In the researcher's self-introduction, what degree did In Son Zeng earn from the University of Macau?

(EXTRACT PROVIDED Opens)

My name is In Son Zeng, I come from Macau, and now I am a researcher working in the field of AI in Education at the University of Michigan. Before working in the educational field, I graduated from the University of Michigan with a Master of Science degree in Applied Statistics and from the University of Macau with a bachelor's degree in Mathematics.
Since 2015, I have had opportunities to teach many data science students who are full with research goals to transform the future in a variety of settings: K-12 education, academia, healthcare, automotive industry, environmental protection, cognitive science, and social science. Having instructed 200+ students in several Python programming, mathematics and statistics courses at the University of Michigan as a graduate student instructor, students graciously told me about how they approach the challenge of disseminating data-driven knowledge publicly at low cost and with high interactivity.

(EXTRACT PROVIDED Closes)
(THE DATA Opens)

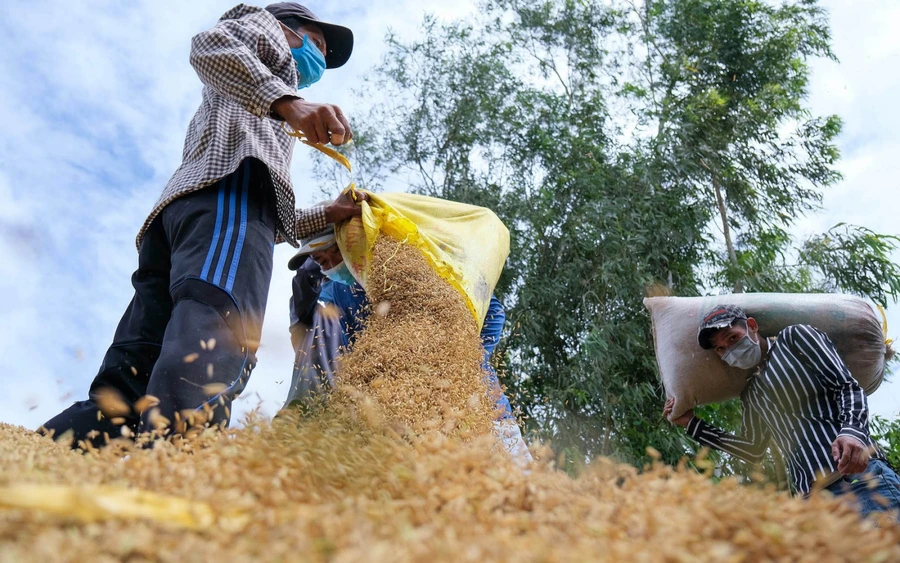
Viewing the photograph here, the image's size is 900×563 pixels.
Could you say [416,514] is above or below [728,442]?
above

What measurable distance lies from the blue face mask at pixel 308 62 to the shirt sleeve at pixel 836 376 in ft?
6.39

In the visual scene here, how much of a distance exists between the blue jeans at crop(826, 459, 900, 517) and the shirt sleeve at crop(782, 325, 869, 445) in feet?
0.32

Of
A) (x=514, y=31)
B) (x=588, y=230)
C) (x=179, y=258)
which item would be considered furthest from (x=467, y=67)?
(x=179, y=258)

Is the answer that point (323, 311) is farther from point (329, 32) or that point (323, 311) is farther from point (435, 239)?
point (329, 32)

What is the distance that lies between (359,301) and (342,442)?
2.01 metres

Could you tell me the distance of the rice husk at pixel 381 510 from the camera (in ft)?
2.26

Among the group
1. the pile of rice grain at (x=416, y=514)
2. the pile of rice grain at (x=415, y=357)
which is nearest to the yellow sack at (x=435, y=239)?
the pile of rice grain at (x=415, y=357)

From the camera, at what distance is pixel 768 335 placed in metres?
2.98

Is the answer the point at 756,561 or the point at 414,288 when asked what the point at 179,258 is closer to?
the point at 414,288

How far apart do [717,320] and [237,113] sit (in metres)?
1.91

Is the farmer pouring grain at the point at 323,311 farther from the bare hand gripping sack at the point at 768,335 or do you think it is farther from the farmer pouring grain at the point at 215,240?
the bare hand gripping sack at the point at 768,335

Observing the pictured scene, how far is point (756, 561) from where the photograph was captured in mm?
743

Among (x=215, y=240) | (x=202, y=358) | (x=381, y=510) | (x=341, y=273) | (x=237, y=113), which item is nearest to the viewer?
(x=381, y=510)

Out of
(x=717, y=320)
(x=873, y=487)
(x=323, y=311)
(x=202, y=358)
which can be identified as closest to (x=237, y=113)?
(x=202, y=358)
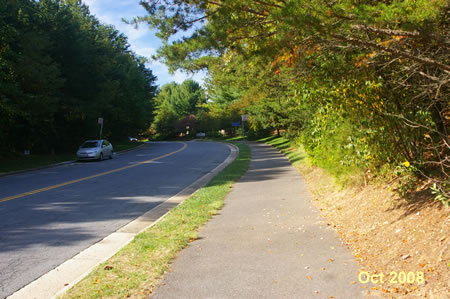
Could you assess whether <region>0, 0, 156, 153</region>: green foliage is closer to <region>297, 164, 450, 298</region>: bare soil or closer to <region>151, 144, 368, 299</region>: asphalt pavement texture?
<region>151, 144, 368, 299</region>: asphalt pavement texture

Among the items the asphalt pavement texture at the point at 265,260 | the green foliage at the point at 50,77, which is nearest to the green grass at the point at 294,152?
the asphalt pavement texture at the point at 265,260

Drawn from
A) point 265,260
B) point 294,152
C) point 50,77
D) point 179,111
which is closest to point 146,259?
point 265,260

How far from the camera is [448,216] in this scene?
188 inches

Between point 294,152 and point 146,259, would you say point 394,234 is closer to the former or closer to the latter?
point 146,259

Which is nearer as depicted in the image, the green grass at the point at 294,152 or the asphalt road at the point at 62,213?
the asphalt road at the point at 62,213

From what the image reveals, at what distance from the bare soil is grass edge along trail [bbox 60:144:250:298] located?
2377mm

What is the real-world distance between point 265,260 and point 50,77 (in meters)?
22.3

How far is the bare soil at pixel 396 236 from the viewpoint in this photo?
12.5ft

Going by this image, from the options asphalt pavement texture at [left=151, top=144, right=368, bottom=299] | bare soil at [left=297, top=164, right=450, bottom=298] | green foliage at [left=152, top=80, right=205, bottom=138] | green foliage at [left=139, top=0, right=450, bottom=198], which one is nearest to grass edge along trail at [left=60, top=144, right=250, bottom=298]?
asphalt pavement texture at [left=151, top=144, right=368, bottom=299]

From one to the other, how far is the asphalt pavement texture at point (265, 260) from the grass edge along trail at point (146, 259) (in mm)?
172

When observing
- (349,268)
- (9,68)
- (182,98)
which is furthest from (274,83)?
(182,98)

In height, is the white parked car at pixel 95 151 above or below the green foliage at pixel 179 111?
below

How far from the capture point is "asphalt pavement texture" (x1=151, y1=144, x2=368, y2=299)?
4.02 m

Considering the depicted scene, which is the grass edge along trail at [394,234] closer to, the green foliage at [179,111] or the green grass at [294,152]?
the green grass at [294,152]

(THE DATA Closes)

**SOLUTION BELOW:**
A bachelor's degree in Mathematics.